Begin Source excerpt

On Wed, 5 Apr 2017 12:39:28 -0700
"Paul E. McKenney" <paul...@linux.vnet.ibm.com> wrote:


> > Here's the crucial part of that stack dump again:
> > 
> >  save_stack_trace+0x1b/0x1d
> >  check_stack+0xec/0x24a
> >  stack_trace_call+0x40/0x53
> >  0xffffffffa0026077
> >  ? ftrace_graph_caller+0x78/0xa8
> >  ? trace_hardirqs_off+0xd/0xf
> >  ? rcu_eqs_enter_common.constprop.71+0x5/0x108
> >  rcu_eqs_enter_common.constprop.71+0x5/0x108
> >  rcu_idle_enter+0x51/0x72
> > 
> > 
> > The stack trace was called on rcu_eqs_enter_common() inside the
> > rcu_idle_enter() function call.
> > 
> > Perhaps if I just let rcu disable stack tracing? Something like this:
> > 
> > diff --git a/kernel/rcu/tree.c b/kernel/rcu/tree.c
> > index 50fee76..f894fc3 100644
> > --- a/kernel/rcu/tree.c
> > +++ b/kernel/rcu/tree.c
> > @@ -853,8 +853,10 @@ void rcu_idle_enter(void)
> >     unsigned long flags;
> > 
> >     local_irq_save(flags);
> > +   disable_stack_tracer();
> >     rcu_eqs_enter(false);
> >     rcu_sysidle_enter(0);
> > +   enable_stack_tracer();
> >     local_irq_restore(flags);
> >  }
> >  EXPORT_SYMBOL_GPL(rcu_idle_enter);  
> 
> That only covers one of two code paths, and still end up with the
> trace code thinking that RCU is paying attention to it when it really
> is not.

OK, that sounds like a separate bug to what I'm tracking.

> 
> But if there is a disable_stack_tracer() and enable_stack_tracer(),
> I could use them as shown below.  (Hand-edited patch, probably doesn't
> apply, let alone build.)

End Source excerpt
Begin Data extract

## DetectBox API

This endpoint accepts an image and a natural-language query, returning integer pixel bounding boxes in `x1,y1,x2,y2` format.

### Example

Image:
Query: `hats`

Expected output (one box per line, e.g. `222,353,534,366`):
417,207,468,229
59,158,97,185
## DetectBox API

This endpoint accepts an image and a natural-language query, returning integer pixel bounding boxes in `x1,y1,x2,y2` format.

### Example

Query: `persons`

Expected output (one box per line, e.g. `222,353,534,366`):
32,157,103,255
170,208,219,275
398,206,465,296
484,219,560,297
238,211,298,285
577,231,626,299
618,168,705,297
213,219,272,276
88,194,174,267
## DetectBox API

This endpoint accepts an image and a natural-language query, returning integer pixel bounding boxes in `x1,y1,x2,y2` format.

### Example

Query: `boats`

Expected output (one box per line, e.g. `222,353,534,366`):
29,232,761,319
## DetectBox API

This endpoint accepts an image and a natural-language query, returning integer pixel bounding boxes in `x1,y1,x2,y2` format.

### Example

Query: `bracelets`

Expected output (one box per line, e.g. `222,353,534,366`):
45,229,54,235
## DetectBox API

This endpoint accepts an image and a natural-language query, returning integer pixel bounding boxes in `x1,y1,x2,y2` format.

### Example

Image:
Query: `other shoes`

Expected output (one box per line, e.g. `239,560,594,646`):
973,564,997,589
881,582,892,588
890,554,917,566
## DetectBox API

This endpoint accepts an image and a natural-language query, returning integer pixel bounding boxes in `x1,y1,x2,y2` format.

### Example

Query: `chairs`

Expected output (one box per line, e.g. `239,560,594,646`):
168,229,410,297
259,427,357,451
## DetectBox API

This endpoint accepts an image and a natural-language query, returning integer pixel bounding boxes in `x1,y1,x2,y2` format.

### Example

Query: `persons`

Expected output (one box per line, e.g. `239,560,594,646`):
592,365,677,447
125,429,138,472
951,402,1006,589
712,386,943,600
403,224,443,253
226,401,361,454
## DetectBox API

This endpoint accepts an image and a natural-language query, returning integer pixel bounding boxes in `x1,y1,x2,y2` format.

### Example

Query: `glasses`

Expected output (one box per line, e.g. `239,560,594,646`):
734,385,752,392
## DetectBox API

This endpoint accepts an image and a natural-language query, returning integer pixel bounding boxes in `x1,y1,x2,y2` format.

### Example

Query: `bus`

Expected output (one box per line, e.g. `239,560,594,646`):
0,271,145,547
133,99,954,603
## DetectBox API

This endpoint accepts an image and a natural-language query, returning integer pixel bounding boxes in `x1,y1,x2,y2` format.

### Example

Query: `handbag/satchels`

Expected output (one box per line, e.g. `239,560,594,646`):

End Data extract

**Things to do:**
1 - In the mailing list thread, inside which function call was the stack trace called on rcu_eqs_enter_common()?
2 - Write out the stretch of the mailing list thread from "OK, that sounds" through "let alone build.)" word for word.

**Answers to each task:**
1 - It was called inside the rcu_idle_enter() function call.

2 -
OK, that sounds like a separate bug to what I'm tracking.

> 
> But if there is a disable_stack_tracer() and enable_stack_tracer(),
> I could use them as shown below.  (Hand-edited patch, probably doesn't
> apply, let alone build.)